思い出してください。カピトル広場が夕日を浴びて街ごとピンクに染まる、あの数分間。サン・セルナン聖堂の荘厳なたたずまい。ガロンヌ川のほとりで味わう、湯気の立つカスレと地元のワイン。ヴィクトル・ユーゴー市場の、朝の活気。これらはすべて、知識を持って来た人が、いちばん安心して味わえる景色です。

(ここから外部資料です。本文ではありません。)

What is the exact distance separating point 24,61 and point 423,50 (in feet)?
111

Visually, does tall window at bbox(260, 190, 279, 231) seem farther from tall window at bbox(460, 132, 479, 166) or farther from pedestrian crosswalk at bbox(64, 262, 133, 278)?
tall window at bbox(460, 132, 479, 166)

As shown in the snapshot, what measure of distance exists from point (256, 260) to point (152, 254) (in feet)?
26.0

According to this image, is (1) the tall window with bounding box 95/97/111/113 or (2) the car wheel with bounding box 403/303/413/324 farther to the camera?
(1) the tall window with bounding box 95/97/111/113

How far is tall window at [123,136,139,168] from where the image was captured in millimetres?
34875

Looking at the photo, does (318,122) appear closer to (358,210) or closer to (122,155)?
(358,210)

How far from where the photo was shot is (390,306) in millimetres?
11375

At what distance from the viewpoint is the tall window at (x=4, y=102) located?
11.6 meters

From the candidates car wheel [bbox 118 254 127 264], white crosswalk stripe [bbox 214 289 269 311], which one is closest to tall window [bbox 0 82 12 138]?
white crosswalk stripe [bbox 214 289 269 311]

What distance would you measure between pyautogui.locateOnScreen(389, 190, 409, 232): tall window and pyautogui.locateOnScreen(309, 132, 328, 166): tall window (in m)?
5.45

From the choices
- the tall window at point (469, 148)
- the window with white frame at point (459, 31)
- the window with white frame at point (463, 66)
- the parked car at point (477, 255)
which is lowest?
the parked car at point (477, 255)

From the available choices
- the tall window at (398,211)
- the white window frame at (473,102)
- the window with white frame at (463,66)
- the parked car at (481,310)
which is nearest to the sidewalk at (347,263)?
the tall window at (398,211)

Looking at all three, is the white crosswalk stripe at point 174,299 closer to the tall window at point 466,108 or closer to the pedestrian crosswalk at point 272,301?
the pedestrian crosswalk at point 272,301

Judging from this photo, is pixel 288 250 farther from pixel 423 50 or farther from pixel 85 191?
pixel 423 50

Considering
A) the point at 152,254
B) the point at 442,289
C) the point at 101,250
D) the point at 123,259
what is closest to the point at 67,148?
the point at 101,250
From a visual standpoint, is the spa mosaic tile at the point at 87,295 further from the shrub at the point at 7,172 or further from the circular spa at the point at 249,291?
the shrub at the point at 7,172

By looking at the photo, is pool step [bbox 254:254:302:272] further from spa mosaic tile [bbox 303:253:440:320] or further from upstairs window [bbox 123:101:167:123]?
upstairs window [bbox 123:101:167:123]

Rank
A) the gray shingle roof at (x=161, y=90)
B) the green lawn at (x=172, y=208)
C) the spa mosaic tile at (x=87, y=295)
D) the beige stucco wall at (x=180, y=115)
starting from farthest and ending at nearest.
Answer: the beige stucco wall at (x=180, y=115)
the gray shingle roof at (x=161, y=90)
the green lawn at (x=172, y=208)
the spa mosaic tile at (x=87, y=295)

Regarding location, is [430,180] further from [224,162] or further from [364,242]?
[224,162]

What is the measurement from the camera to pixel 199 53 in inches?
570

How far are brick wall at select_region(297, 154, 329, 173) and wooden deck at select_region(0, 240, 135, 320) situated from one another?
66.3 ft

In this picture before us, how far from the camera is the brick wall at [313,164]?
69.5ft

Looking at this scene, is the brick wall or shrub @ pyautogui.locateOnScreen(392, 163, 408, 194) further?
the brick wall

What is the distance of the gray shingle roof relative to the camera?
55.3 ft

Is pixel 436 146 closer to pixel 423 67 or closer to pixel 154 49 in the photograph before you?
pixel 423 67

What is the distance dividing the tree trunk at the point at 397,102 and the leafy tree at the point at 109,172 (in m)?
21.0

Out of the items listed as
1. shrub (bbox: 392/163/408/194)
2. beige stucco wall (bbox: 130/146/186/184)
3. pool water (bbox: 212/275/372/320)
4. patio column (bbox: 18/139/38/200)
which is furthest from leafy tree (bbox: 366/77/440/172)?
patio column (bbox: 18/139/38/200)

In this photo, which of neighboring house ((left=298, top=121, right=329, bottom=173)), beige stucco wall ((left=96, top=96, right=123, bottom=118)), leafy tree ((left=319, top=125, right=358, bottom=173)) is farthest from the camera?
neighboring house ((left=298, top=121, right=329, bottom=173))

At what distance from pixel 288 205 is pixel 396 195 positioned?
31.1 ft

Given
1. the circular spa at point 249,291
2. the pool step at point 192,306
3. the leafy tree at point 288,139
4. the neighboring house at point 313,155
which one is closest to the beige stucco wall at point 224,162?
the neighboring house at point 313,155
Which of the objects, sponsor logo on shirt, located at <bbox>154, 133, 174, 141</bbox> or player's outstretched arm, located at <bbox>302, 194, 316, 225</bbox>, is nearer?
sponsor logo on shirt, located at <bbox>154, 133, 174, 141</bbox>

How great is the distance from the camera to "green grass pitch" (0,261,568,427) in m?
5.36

トゥールーズは、決して怖い街ではありません。少しだけ準備がいる、そして準備した人を最高にもてなしてくれる、航空機産業と歴史建築が同居する南フランスの拠点都市です。膨大な数のホテルに泊まり、ハズレを引きまくってきた私でも、今はほとんど外しません。だから大丈夫。私の失敗を、どうぞ踏み台にしてください。あなたの南仏の旅が、最初の一泊から笑顔で始まりますように。
よくある質問(FAQ)
- カピトルとカルム、どちらに泊まるべき?
-
初めての訪問で観光を効率よく回りたいならカピトル、二回目以降やカップルで静かに滞在したいならカルムがおすすめです。どちらも旧市街の内側なので、治安面の安心はどちらも十分です。
- 空港から夜遅く着くけど大丈夫?
-
トラムT2が2026年末まで運休中でシャトルバス頼みになるため、深夜着は約35ユーロのタクシーで宿へ直行するのが確実です。シャトルの運休に備え、バス30番+トラムT1の代替ルートも事前に見ておきましょう。
- 夏でもエアコンなしのホテルがあるって本当?
-
本当です。三つ星・四つ星でも、特に歴史的建造物のホテルはエアコン非設置のことがあります。過去に42.4℃を記録した街なので、夏は予約ページで “climatisation” の記載を必ず確認してください。
- マタビオ駅前は治安が悪い?
-
昼間は問題ありませんが、夜は駅周辺で声かけ型のスリが確認されています。声をかけられても無視し、夜遅い到着はタクシーで宿へ直行してください。アクセスは便利なので、対策さえすれば十分使えるエリアです。
- 予算重視ならどのエリア?
-
ガロンヌ川対岸のサン・シプリアンが狙い目です。エコノミークラスで一泊七千円台から見つかり、橋を渡れば中心部も徒歩圏。ただし夜間は人通りが少なめなので、帰りは明るい通りを選んでください。